Les méthodes de travail « en mode projet » imposées au monde entier par les grands cabinets de consultants anglo-saxons n’en finissent pas de répandre la conformité dans l’univers professionnel. Vous pouvez sur ce site consulter en accès libre un livre où j’ai essayé de montrer pourquoi ces méthodes répondaient aux intérêts des consultants plutôt qu’à ceux de leurs clients (et d’autres choses encore...).
Il y a une quinzaine d’années cet univers du management était coulé dans le moule Excel : toute situation, tout processus devait être représenté par un tableau Excel, à tel point qu’il était permis de se demander pourquoi Aristote, Galilée, Descartes, Leibniz, Newton, Einstein, Heisenberg et quelques autres avaient bien pu dépenser inutilement tant d’énergie à imaginer des systèmes si compliqués, alors que s’ils avaient connu Excel tout aurait été bien plus facile et surtout bien plus pertinent.
Au moins Excel est-il un système à deux dimensions ; même plus que deux, en fait, mais cela supposerait alors de savoir vraiment se servir du logiciel, ce qui est rarement le cas du chef de projet standard. C’était encore bien trop compliqué. De nos jours l’unique compétence nécessaire au manager, ce pitoyable paladin du XXIe siècle, c’est Powerpoint, un système unidimensionnel, tout à la fois son glaive et son écu. Impossible de se dérober : venir à une réunion sans son powerpoint (c’est devenu un nom commun pour lequel je préférerais « pauvre point ») équivaut à un suicide professionnel. Je suis personnellement obligé de m’y plier, même si je tente de préserver ce qui me reste d’individualité en utilisant plutôt la classe Beamer de LaTeX. Et encore je peux me le permettre parce que je suis proche de la retraite, et que je n’ai de ce fait guère besoin de préparer mon avenir professionnel.

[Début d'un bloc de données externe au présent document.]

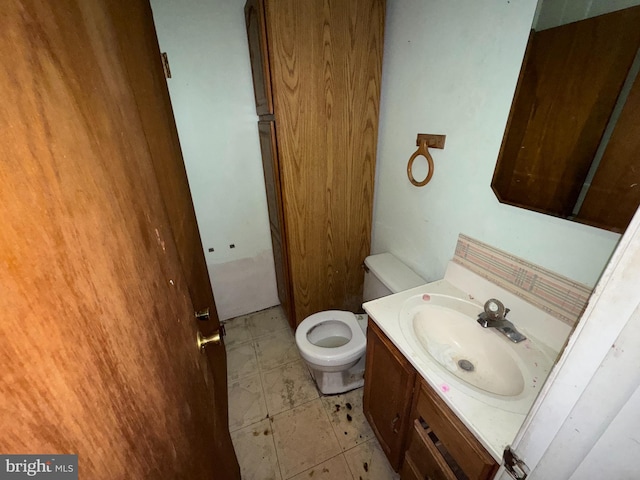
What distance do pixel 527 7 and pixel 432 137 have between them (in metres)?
0.50

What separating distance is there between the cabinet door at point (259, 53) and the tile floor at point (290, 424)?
5.36 ft

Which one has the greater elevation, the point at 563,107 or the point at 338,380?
the point at 563,107

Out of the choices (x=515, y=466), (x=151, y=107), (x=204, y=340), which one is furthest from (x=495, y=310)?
(x=151, y=107)

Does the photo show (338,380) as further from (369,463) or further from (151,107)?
(151,107)

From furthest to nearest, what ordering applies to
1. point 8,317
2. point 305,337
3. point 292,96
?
point 305,337, point 292,96, point 8,317

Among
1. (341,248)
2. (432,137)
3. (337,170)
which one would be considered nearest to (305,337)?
(341,248)

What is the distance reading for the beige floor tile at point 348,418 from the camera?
140 centimetres

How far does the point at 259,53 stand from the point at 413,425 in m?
1.82

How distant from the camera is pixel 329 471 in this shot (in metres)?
1.27

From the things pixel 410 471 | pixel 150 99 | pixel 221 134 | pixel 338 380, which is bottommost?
pixel 338 380

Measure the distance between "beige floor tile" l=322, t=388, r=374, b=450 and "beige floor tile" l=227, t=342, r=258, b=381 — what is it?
0.56m

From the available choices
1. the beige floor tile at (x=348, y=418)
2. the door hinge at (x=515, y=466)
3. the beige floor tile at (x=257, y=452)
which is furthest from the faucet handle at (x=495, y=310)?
the beige floor tile at (x=257, y=452)

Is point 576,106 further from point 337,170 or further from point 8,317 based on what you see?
point 8,317

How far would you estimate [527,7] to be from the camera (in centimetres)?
83
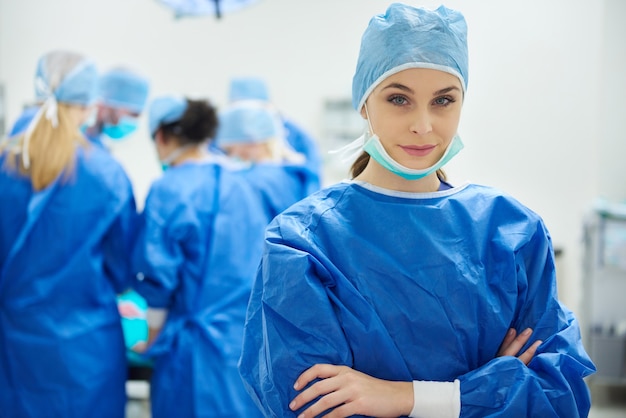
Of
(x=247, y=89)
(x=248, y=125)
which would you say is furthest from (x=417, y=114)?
(x=247, y=89)

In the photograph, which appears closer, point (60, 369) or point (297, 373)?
point (297, 373)

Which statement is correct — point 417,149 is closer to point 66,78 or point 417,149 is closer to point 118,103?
point 66,78

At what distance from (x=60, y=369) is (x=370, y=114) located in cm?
150

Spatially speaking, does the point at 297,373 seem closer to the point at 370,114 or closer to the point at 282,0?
the point at 370,114

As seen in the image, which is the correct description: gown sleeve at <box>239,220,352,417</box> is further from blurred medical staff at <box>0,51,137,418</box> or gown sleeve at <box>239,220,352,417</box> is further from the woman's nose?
blurred medical staff at <box>0,51,137,418</box>

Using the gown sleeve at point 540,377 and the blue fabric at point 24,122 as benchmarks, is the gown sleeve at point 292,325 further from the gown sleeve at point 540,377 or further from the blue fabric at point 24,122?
the blue fabric at point 24,122

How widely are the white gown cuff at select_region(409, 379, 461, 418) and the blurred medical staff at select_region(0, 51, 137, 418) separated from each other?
1.44m

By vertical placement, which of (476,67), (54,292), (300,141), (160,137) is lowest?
(54,292)

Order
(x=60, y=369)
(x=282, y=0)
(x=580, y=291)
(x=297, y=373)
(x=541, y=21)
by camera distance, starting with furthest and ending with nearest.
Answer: (x=282, y=0) < (x=580, y=291) < (x=60, y=369) < (x=541, y=21) < (x=297, y=373)

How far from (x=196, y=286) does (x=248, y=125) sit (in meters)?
0.80

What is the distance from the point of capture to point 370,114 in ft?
3.86

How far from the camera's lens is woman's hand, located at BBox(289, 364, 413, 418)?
42.3 inches

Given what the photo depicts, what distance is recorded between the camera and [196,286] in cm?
226

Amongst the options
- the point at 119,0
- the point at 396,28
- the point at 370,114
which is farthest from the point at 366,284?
the point at 119,0
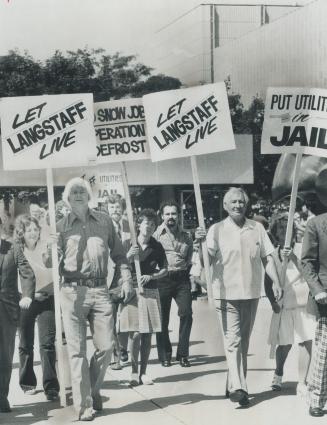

Dois-je décrire Powerpoint ? Chacun de mes lecteurs, je le crains, a déjà assisté à la projection d’une série de diapositives au format paysage, chacune constituée d’un titre en gros caractères qui surmonte une liste à puces de quatre ou cinq phrases nominales, sans verbe donc, qui produisent l’effet recherché d’une affirmation dépourvue d’énonciateur, c’est-à-dire en fait d’une vérité d’évidence. C’est par ce procédé d’une simplicité admirable qu’opère la négation de toute pensée, force de Powerpoint. Une suite d’injonctions qu’il est impossible de critiquer, encore moins de réfuter.
En feuilletant chez mon libraire le livre de Franck Frommer, je craignais un fast book comme il y en a tant sur ce genre de sujet : pas du tout, c’est une étude bien documentée, qui retrace l’historique des présentations graphiques depuis l’invention des transparents par 3M dans les années 1950 et leur usage par de grands cabinets, en les replaçant dans leur contexte social et sémiotique avec référence aux recherches du sociologue Norbert Alter, à celles des philosophes Dan Sperber et Deirdre Wilson (La Pertinence : communication et cognition, Paris 1989) et au traité fondamental de Jacques Bertin Sémiologie graphique (Paris 1973). J’y ai appris avec tristesse que l’inventeur de ce logiciel calamiteux (dont la première version est sortie en 1987, pour le Macintosh), par la faute duquel les salles de réunion sont désormais systématiquement plongées dans l’obscurité, ce qui permet aux hôtels de rentabiliser leurs sous-sols en les aménageant pour colloques et symposiums, était un homme par ailleurs hautement estimable, Whitfield Diffie, un des inventeurs du système de chiffrement asymétrique Diffie-Hellman.
Le livre de Frommer situe Powerpoint dans le champ de la pensée par modèles, et j’ai jubilé en y voyant démonter les schémas simplistes que la pensée managériale veut nous imposer : la roue de Deming « PDCA » (Plan-Do-Check-Act), la matrice BCG (comme Boston Consulting Group), la matrice de Porter, et autres dispositifs rhétoriques éculés. Tous ces systèmes, fédérés par Powerpoint, ont pour fonction d’inhiber le sens critique et la réflexion au profit d’un pouvoir d’injonction qui émanerait de nulle part, immanent en quelque sorte, en usurpant les formes de la pensée scientifique et de la connaissance objective.
Ce conformisme de pensée va de pair avec le conformisme du costume et du comportement, costume anthracite un peu étriqué, auquel il faut s’habituer dès les années d’études : dans les couloirs de l’université qui m’emploie je vois des étudiants dont on penserait qu’ils sont inscrits à un Master de management des services funéraires.